The hallmark antibodies in lupus are: ① antinuclear antibodies, with a diagnostic sensitivity of 95% (a screening test for SLE) and a specificity of 65%. (ii) Anti-double-stranded DNA antibody, with a sensitivity of 70% and specificity of 95%. Its titer is related to disease activity and prognosis, as well as to lupus glomerulonephritis. (iii) Anti-Sm antibody, with a sensitivity of only 25% but a specificity of 99%.
Lupus crisis: It refers to acute life-threatening severe SLE, mainly including acute glomerulonephritis, neuropsychiatric lupus, severe thrombocytopenic purpura, diffuse hemorrhagic alveolitis and acute severe interstitial lung lesions, and severe mesenteric vasculitis.
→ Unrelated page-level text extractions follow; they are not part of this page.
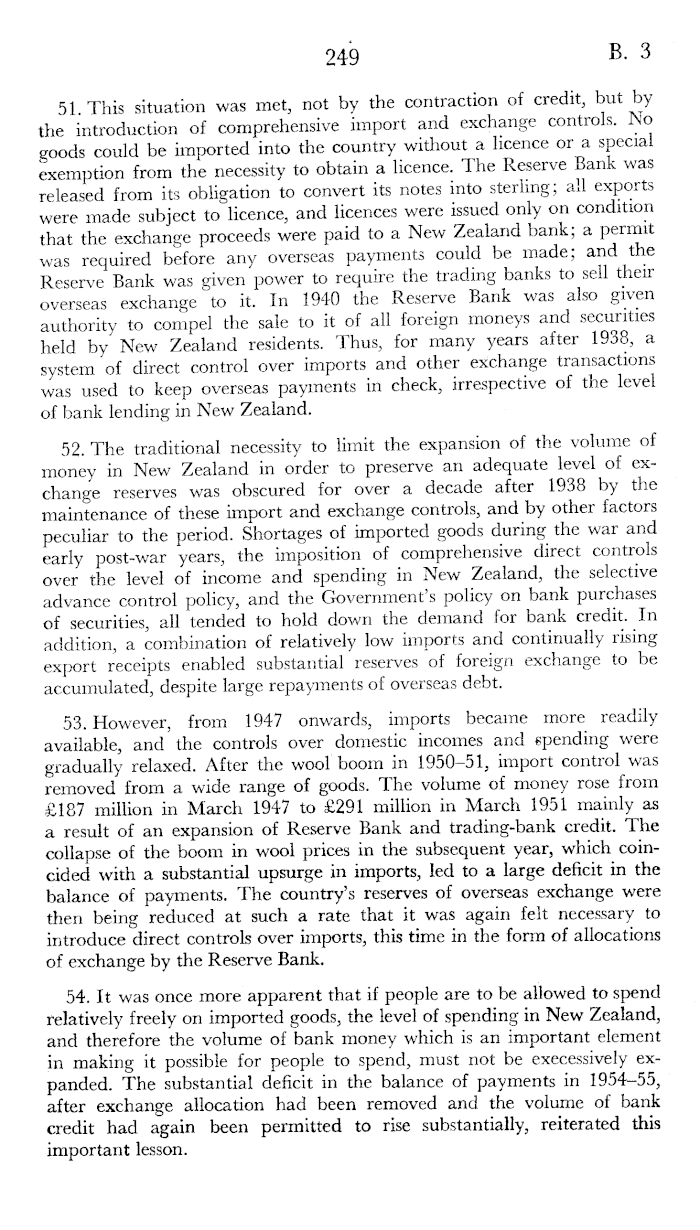 249 B. 3

51. This situation was met, not by the contraction of credit, but by the introduction of comprehensive import and exchange controls. No goods could be imported into the country without a licence or a special exemption from the necessity to obtain a licence. The Reserve Bank was released from its obligation to convert its notes into sterling; all exports were made subject to licence, and licences were issued only on condition that the exchange proceeds were paid to a New Zealand bank; a permit was required before any overseas payments could be made; and the Reserve Bank was given power to require the trading banks to sell their overseas exchange to it. In 1940 the Reserve Bank was also given authority to compel the sale to it of all foreign moneys and securities held by New Zealand residents. Thus, for many years after 1938, a system of direct control over imports and other exchange transactions was used to keep overseas payments in check, irrespective of the level of bank lending in New Zealand.

52. The traditional necessity to limit the expansion of the volume of money in New Zealand in order to preserve an adequate level of exchange reserves was obscured for over a decade after 1938 by the maintenance of these import and exchange controls, and by other factors peculiar to the period. Shortages of imported goods during the war and early post-war years, the imposition of comprehensive direct controls over the level of income and spending in New Zealand, the selective advance control policy, and the Government's policy on bank purchases of securities, all tended to hold down the demand for bank credit. In addition, a combination of relatively low imports and continually rising export receipts enabled substantial reserves of foreign exchange to be accumulated, despite large repayments of overseas debt.

53. However, from 1947 onwards, imports became more readily available, and the controls over domestic incomes and spending were gradually relaxed. After the wool boom in 1950–51, import control was removed from a wide range of goods. The volume of money rose from £187 million in March 1947 to £291 million in March 1951 mainly as a result of an expansion of Reserve Bank and trading-bank credit. The collapse of the boom in wool prices in the subsequent year, which coincided with a substantial upsurge in imports, led to a large deficit in the balance of payments. The country's reserves of overseas exchange were then being reduced at such a rate that it was again felt necessary to introduce direct controls over imports, this time in the form of allocations of exchange by the Reserve Bank.

54. It was once more apparent that if people are to be allowed to spend relatively freely on imported goods, the level of spending in New Zealand, and therefore the volume of bank money which is an important element in making it possible for people to spend, must not be execessively expanded. The substantial deficit in the balance of payments in 1954–55, after exchange allocation had been removed and the volume of bank credit had again been permitted to rise substantially, reiterated this important lesson.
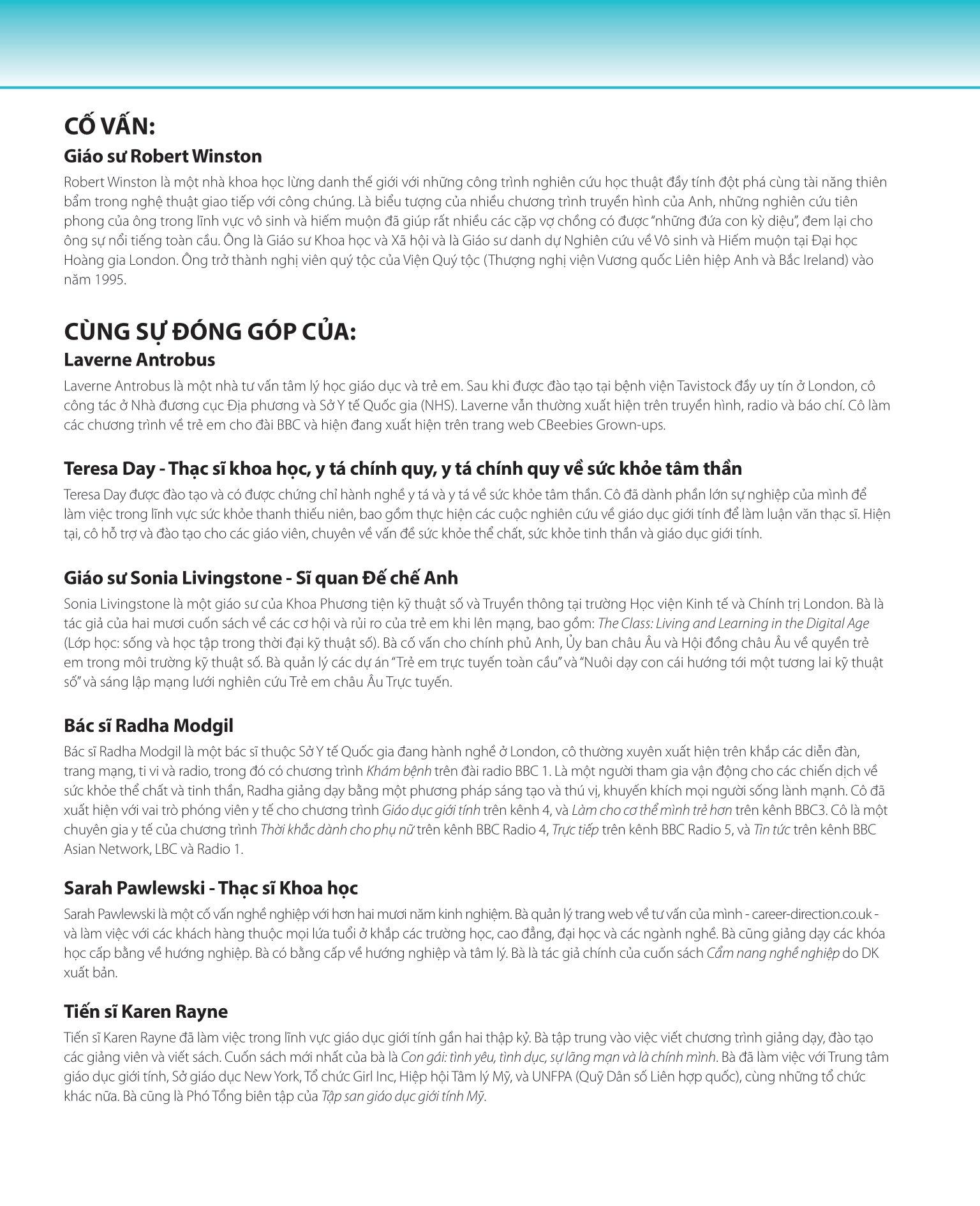 CỐ VẤN:

Giáo sư Robert Winston

Robert Winston là một nhà khoa học lừng danh thế giới với những công trình nghiên cứu học thuật đầy tính đột phá cùng tài năng thiên bẩm trong nghệ thuật giao tiếp với công chúng. Là biểu tượng của nhiều chương trình truyền hình của Anh, những nghiên cứu tiên phong của ông trong lĩnh vực vô sinh và hiếm muộn đã giúp rất nhiều các cặp vợ chồng có được "những đứa con kỳ diệu", đem lại cho ông sự nổi tiếng toàn cầu. Ông là Giáo sư Khoa học và Xã hội và là Giáo sư danh dự Nghiên cứu về Vô sinh và Hiếm muộn tại Đại học Hoàng gia London. Ông trở thành nghị viên quý tộc của Viện Quý tộc (Thượng nghị viện Vương quốc Liên hiệp Anh và Bắc Ireland) vào năm 1995.

CÙNG SỰ ĐÓNG GÓP CỦA:

Laverne Antrobus

Laverne Antrobus là một nhà tư vấn tâm lý học giáo dục và trẻ em. Sau khi được đào tạo tại bệnh viện Tavistock đầy uy tín ở London, cô công tác ở Nhà đương cục Địa phương và Sở Y tế Quốc gia (NHS). Laverne vẫn thường xuất hiện trên truyền hình, radio và báo chí. Cô làm các chương trình về trẻ em cho đài BBC và hiện đang xuất hiện trên trang web CBeebies Grown-ups.

Teresa Day - Thạc sĩ khoa học, y tá chính quy, y tá chính quy về sức khỏe tâm thần

Teresa Day được đào tạo và có được chứng chỉ hành nghề y tá và y tá về sức khỏe tâm thần. Cô đã dành phần lớn sự nghiệp của mình để làm việc trong lĩnh vực sức khỏe thanh thiếu niên, bao gồm thực hiện các cuộc nghiên cứu về giáo dục giới tính để làm luận văn thạc sĩ. Hiện tại, cô hỗ trợ và đào tạo cho các giáo viên, chuyên về vấn đề sức khỏe thể chất, sức khỏe tinh thần và giáo dục giới tính.

Giáo sư Sonia Livingstone - Sĩ quan Đế chế Anh

Sonia Livingstone là một giáo sư của Khoa Phương tiện kỹ thuật số và Truyền thông tại trường Học viện Kinh tế và Chính trị London. Bà là tác giả của hai mươi cuốn sách về các cơ hội và rủi ro của trẻ em khi lên mạng, bao gồm: The Class: Living and Learning in the Digital Age (Lớp học: sống và học tập trong thời đại kỹ thuật số). Bà cố vấn cho chính phủ Anh, Ủy ban châu Âu và Hội đồng châu Âu về quyền trẻ em trong môi trường kỹ thuật số. Bà quản lý các dự án "Trẻ em trực tuyến toàn cầu" và "Nuôi dạy con cái hướng tới một tương lai kỹ thuật số" và sáng lập mạng lưới nghiên cứu Trẻ em châu Âu Trực tuyến.

Bác sĩ Radha Modgil

Bác sĩ Radha Modgil là một bác sĩ thuộc Sở Y tế Quốc gia đang hành nghề ở London, cô thường xuyên xuất hiện trên khắp các diễn đàn, trang mạng, ti vi và radio, trong đó có chương trình Khám bệnh trên đài radio BBC 1. Là một người tham gia vận động cho các chiến dịch về sức khỏe thể chất và tinh thần, Radha giảng dạy bằng một phương pháp sáng tạo và thú vị, khuyến khích mọi người sống lành mạnh. Cô đã xuất hiện với vai trò phóng viên y tế cho chương trình Giáo dục giới tính trên kênh 4, và Làm cho cơ thể mình trẻ hơn trên kênh BBC3. Cô là một chuyên gia y tế của chương trình Thời khắc dành cho phụ nữ trên kênh BBC Radio 4, Trực tiếp trên kênh BBC Radio 5, và Tin tức trên kênh BBC Asian Network, LBC và Radio 1.

Sarah Pawlewski - Thạc sĩ Khoa học

Sarah Pawlewski là một cố vấn nghề nghiệp với hơn hai mươi năm kinh nghiệm. Bà quản lý trang web về tư vấn của mình - career-direction.co.uk - và làm việc với các khách hàng thuộc mọi lứa tuổi ở khắp các trường học, cao đẳng, đại học và các ngành nghề. Bà cũng giảng dạy các khóa học cấp bằng về hướng nghiệp. Bà có bằng cấp về hướng nghiệp và tâm lý. Bà là tác giả chính của cuốn sách Cẩm nang nghề nghiệp do DK xuất bản.

Tiến sĩ Karen Rayne

Tiến sĩ Karen Rayne đã làm việc trong lĩnh vực giáo dục giới tính gần hai thập kỷ. Bà tập trung vào việc viết chương trình giảng dạy, đào tạo các giảng viên và viết sách. Cuốn sách mới nhất của bà là Con gái: tình yêu, tình dục, sự lãng mạn và là chính mình. Bà đã làm việc với Trung tâm giáo dục giới tính, Sở giáo dục New York, Tổ chức Girl Inc, Hiệp hội Tâm lý Mỹ, và UNFPA (Quỹ Dân số Liên hợp quốc), cùng những tổ chức khác nữa. Bà cũng là Phó Tổng biên tập của Tập san giáo dục giới tính Mỹ.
Prevention and treatment of SLE.
Dietary attention: Patients with SLE should be given a balanced, healthy and nutritious diet. The current recommended dietary structure for patients is 50% to 55% carbohydrate, 15% protein and no more than 30% fat. Some foods such as fish oil have certain anti-inflammatory properties, and eating several meals of fish food per week has similar effects to taking aspirin. The buds and pods of some plants contain L-cadaverine, which enhances the immune inflammatory response in patients with autoimmune diseases and should be avoided. Vitamin D not only prevents osteoporosis, but also has a good regulatory effect on the differentiation of immune cells.
Take proper rest and exercise to avoid strain and muscle atrophy. Avoid light and sunlight to prevent photosensitivity.
Treatment: It cannot be cured at present, but proper treatment can lead to complete remission. Special emphasis is placed on early diagnosis and early treatment to avoid or delay irreversible tissue and organ pathological damage. ①Lighter forms of SLE, despite lupus activity, without significant visceral damage. Drug therapy includes NSAIDs and antimalarials, the latter of which is effective in reducing lupus activity and hormonal side effects. Small doses of hormones can be added depending on the condition. ②SLE in moderate to heavy cases is mainly divided into two stages: induction of remission and consolidation therapy. The purpose of induction of remission is to rapidly control the disease, stop or reverse the organ damage, and strive for complete remission of the disease. Glucocorticoids have powerful anti-inflammatory and immunosuppressive effects, and are the basic drugs for the treatment of SLE. Clinical use emphasizes individualization, and the dose standard for heavy-duty is prednisone 1 mg/kg*d, divided into 2~3 oral doses. Cyclophosphamide is is one of the effective drugs for the treatment of severe SLE. Macrolimus ethyl ester has shown a good efficacy/risk ratio as both induction and maintenance therapy for lupus nephritis. Methotrexate is mainly used in SLE with predominantly arthritis, myositis, plasmacytitis and skin damage and is well tolerated on long-term dosing. Azathioprine is mainly used for maintenance therapy and is more effective in pluritis, hematologic and rash. Cyclosporine is effective for lupus nephritis and hematologic involvement.
Prognosis: Compared to the past, there has been a significant improvement. With regular treatment, the 1-year survival rate is 96%, the 5-year survival rate is 85%, and the 10-year survival rate has exceeded 75%. The main causes of death in patients in the acute phase are severe damage to multiple organs and infection in SLE, especially in those with severe neuropsychiatric lupus and acute lupus nephritis. Chronic renal insufficiency, adverse reactions to drugs (especially long-term use of large amounts of hormones) and coronary atherosclerotic heart disease are the main causes of death in the distant stages of SLE.